Texte à lire.
+-------+

L’année 2024 qui commence est, sur le plan des relations internationales, porteuse de graves dangers :
– la guerre en Ukraine se poursuit et l’agresseur russe, porté par un Etat mafieux et nucléarisé qui s’est mis en ordre d’économie de guerre, semble reprendre l’avantage ;
– la guerre à Gaza fait rage, c’est une guerre de vengeance et de destruction qui répond au massacre d’environ 800 civils le 7 octobre par le massacre de plus de 30 000 civils et au moins 7 000 disparus (à ce jour) avec l’intention de « réduire la population de Gaza à son minimum » (Benyamin Netanyahou) ;

– les Etats-Unis, qui restent à ce jour les garants de la sécurité européenne face à l’agression russe, risquent fort de rebasculer d’ici un an dans une présidence Trump II absolument imprévisible sauf en matière de complaisance à l’égard des fauteurs de guerre russes ou israéliens ;
– l’action internationale face à la crise écosystémique mondiale reste très faible, comme en témoignent le sur-place en matière d’émissions de GES adoubé par la COP28 de Dubaï et l’attribution de la COP29 à l’Azerbaïdjan, grand producteur de pétrole, auteur récemment du nettoyage ethnique de plus de 100 000 Arménien·ne·s et d’intenses campagnes de désinformation en ligne contre la France.

+-------+

Données fournies.
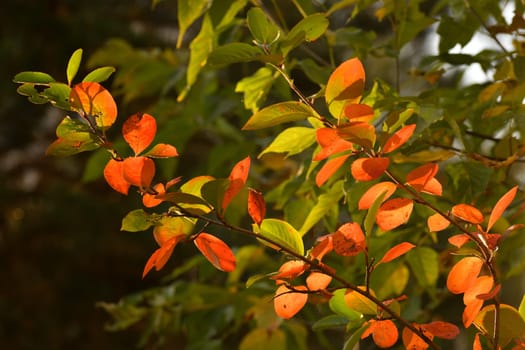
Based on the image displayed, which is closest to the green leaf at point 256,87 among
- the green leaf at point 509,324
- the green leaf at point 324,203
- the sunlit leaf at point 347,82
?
the green leaf at point 324,203

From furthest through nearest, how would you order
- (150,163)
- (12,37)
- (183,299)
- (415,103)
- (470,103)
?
(12,37), (183,299), (470,103), (415,103), (150,163)

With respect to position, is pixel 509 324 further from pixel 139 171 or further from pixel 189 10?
pixel 189 10

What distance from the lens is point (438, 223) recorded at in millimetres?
492

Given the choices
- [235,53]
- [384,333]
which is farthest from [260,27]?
[384,333]

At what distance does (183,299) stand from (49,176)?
9.38 feet

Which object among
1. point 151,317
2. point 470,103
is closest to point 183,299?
point 151,317

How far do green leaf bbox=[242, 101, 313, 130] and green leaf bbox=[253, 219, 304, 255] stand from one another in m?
0.06

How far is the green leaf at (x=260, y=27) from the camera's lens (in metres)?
0.52

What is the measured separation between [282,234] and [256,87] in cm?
27

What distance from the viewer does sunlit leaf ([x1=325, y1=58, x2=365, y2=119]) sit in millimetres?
479

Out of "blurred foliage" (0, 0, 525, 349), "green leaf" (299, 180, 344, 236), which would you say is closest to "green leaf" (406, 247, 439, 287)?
"blurred foliage" (0, 0, 525, 349)

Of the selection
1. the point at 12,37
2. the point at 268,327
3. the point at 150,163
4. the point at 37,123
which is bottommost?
the point at 37,123

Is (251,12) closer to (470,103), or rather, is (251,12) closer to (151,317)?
(470,103)

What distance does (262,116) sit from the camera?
19.2 inches
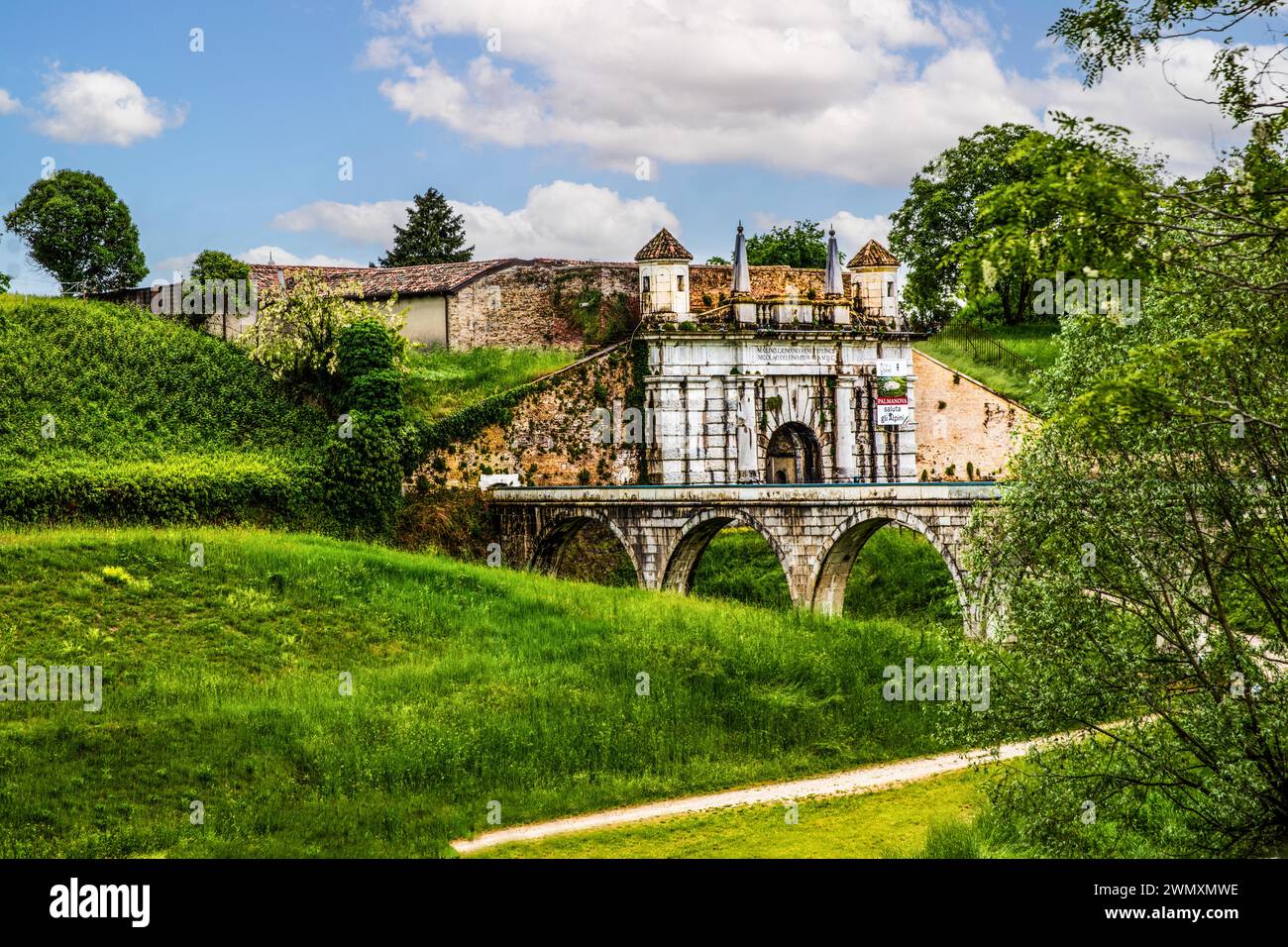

+-------+

Exercice bref 1. Dans la liste, remplacez « distance » par « range » dans tout ce qui va de la ligne contenant « With respect to » jusqu'à la fin de la liste, sans rien modifier d'autre. Laissez les images de côté.
Exercice bref 2. Poursuivez le texte sur les menaces internationales de l'année 2024 à partir de l'endroit où il s'interrompt.
Le texte et la liste n'ont aucun rapport entre eux.

Corrigé 1.
With respect to position, is pixel 509 324 further from pixel 139 171 or further from pixel 189 10?
pixel 189 10

What range from the lens is point (438, 223) recorded at in millimetres?
492

Given the choices
- [235,53]
- [384,333]
which is farthest from [260,27]?
[384,333]

At what range does (183,299) stand from (49,176)?
9.38 feet

Which object among
1. point 151,317
2. point 470,103
is closest to point 183,299?
point 151,317

How far do green leaf bbox=[242, 101, 313, 130] and green leaf bbox=[253, 219, 304, 255] stand from one another in m?
0.06

How far is the green leaf at (x=260, y=27) from the camera's lens (in metres)?
0.52

What is the measured separation between [282,234] and [256,87] in cm?
27

What range from the viewer does sunlit leaf ([x1=325, y1=58, x2=365, y2=119]) sit in millimetres?
479

Out of "blurred foliage" (0, 0, 525, 349), "green leaf" (299, 180, 344, 236), which would you say is closest to "green leaf" (406, 247, 439, 287)?
"blurred foliage" (0, 0, 525, 349)

Of the selection
1. the point at 12,37
2. the point at 268,327
3. the point at 150,163
4. the point at 37,123
which is bottommost?
the point at 37,123

Is (251,12) closer to (470,103), or rather, is (251,12) closer to (151,317)?
(470,103)

What range does (262,116) sit from the camera?
19.2 inches

Corrigé 2.
Tisser des alliances pour peser dans les institutions multilatérales

Face à ces défis inédits et graves, l’année 2023 a marqué, pour la France, un basculement : son expulsion de Centrafrique (depuis 2018) suivie par son éviction à peu près totale du Sahel après les coups d’Etat au Mali (2020), Burkina Faso (2022) et Niger (2023), fait qu’elle ne contrôle presque plus rien de la situation militaire et diplomatique en Afrique francophone, à part peut-être au Tchad et en Côte d’Ivoire où elle continue de soutenir des régimes très ou relativement autoritaires.

La France a perdu son rôle de puissance mondiale, qui ne tient plus que par un siège permanent au Conseil de sécurité de l’ONU et quelques ogives nucléaires dont la moitié est portée par seulement 4 sous-marins. La France, en termes de puissance diplomatique et militaire, est nue, et sa capacité à influer sur les affaires du monde (lesquelles impactent assez largement ses affaires internes) tient plus que jamais sur sa capacité à tisser des alliances pour peser dans les institutions multilatérales.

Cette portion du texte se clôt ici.